GitHub - danniesim/pf-interview: Pathfinder Interview Exercise

Pathfinder Interview Exercise

Interviewee: Daniel Sim

Overview

A web app that enables users to find University Courses offered in the UK by selecting UK SIC (Industry Classification) and Geographical Location

Both data sets are public domain:

Requires

Ubuntu 16.04 (and follwing service installed with apt-get)
- NodeJS 4.2+
- ElasticSearch 6+
Python 3.6+ (and following modules installed with pip)
- Pandas 0.22+
- TQDM
- googlemaps
- nltk
- gensim
ReactiveSearch (https://reactjs.org/tutorial/tutorial.html)

Run Instructions

Get data (see README.md in ./data)
Run NodeJS and Elasticsearch services
- Add following lines in /etc/elasticsearch/elasticsearch.yml

http.cors.enabled : true
http.cors.allow-origin : "*"
http.cors.allow-headers: "X-Requested-With, Content-Type, Content-Length, Authorization"

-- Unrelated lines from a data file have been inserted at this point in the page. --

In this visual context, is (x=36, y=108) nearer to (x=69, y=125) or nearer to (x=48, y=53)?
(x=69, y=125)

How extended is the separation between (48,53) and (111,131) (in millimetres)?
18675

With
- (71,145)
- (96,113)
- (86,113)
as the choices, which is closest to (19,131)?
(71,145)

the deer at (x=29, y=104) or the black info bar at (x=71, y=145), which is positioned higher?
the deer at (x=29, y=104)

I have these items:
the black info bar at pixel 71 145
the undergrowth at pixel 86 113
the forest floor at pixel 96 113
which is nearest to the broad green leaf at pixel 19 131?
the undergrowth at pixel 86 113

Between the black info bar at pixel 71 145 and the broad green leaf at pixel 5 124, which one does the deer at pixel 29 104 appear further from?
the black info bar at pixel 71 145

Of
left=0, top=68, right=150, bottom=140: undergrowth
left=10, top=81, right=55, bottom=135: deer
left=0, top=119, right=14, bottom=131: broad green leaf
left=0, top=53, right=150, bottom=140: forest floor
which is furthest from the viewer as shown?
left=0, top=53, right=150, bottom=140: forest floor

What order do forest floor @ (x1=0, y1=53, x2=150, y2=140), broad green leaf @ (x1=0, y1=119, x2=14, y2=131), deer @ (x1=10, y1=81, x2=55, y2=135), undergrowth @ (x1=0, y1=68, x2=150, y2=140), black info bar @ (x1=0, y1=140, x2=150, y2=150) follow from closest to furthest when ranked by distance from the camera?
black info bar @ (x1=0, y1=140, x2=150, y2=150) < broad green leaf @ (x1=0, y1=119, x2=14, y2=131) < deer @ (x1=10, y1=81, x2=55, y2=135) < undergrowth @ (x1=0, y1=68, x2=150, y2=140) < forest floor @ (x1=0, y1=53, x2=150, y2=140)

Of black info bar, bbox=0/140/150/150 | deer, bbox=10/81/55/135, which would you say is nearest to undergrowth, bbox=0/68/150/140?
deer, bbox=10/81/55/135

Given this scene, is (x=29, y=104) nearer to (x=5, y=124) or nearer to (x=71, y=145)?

Wrangle and import data to Elasticsearch
- run:
  - ./import_trees.py
  - Run index put command found in elastic_search_commands.txt
  - ./import_data.py
Run nodejs server
- cd ./pf-react
- npm start
- Browser opens with web app

Approach used for this exercise

Day 1 - Barely MVP

Explored Django as backend
- Thinking of doing most data wrangling and queries in Pandas
Elasticsearch
- Use current text search capabilities
Explore preserving Unistats XML data relationships
- Convert to JSON for upload to elasticsearch
- Went with loading CSV instead of XML in the end for simplicity
Find frontend widgets for Elasticsearch
- Went with ReactiveSearch
Use googlemaps API to get Geography from lat/lon
UKPRN lookups skipped
- https://www.ukrlp.co.uk/
How to infer course industry?
- Use Verbs, Nouns and Adjectives?
  - Looked at wordnet database
  - http://scrapmaker.com/dir/language
- Look up course webpage and infer from text
  - A number of links are outdated
Clean courses without location record
Clean duplicate courses

Day 2 - "Human-level?" Semantic Matching

Wordnet qualitative review
- Types of semantic path similarities
- Wordnet synonyms, hyponyms and hyperyms matching: https://sourcedexter.com/find-synonyms-and-hyponyms-using-python-nltk-and-wordnet%E2%80%8B/
The above 2 topics are largely just for words, as you know, Industry Headings and Course Titles are instead more like sentences at times. Word similarity fails to produce accurate results as highlighted here: https://stackoverflow.com/questions/22129943/how-to-calculate-the-sentence-similarity-using-word2vec-model-of-gensim-with-pyt
- Abbreviations?
- "Except", "Non-"
Hence I moved on to document/sentence/paragraph classification:
- Google Cloud Natural Language API (https://cloud.google.com/natural-language/) It classifies short paragraphs pretty well, the intuition is for us to get a short paragraph from the SIC website (which maps to an industry heading) and compare it's classification to the classification of the description of a Course. If both has matching classification then the probability is high that the course belongs to that industry.
- Offline methods were also considered. Google has open-sourced it's word2vec trained model with "word vectors for a vocabulary of 3 million words and phrases that they trained on roughly 100 billion words from a Google News dataset" For offline document classification, spin-offs from word2vec like doc2vec (https://radimrehurek.com/gensim/models/doc2vec.html)
- Feasibility of web scrapping/crawling through the course webpages of universities and the UK Standard Industrial Classification websites was explored with experiments involving off-the-shelf packages like BeautifulSoup (https://www.crummy.com/software/BeautifulSoup/bs4/doc/)
- Building our own document classifier system was explored. Some inspiration was taken from (https://medium.com/moosend-engineering-data-science/how-to-build-a-machine-learning-industry-classifier-5d19156d692f) Their methods are relatively simple and looks feasible for our use.
- Named Entity Recognition was experimented with using NLTK - this allows us to tag each word in a sentence with its class which opens the door to much better sentence comprehension (https://pythonprogramming.net/named-entity-recognition-nltk-tutorial/)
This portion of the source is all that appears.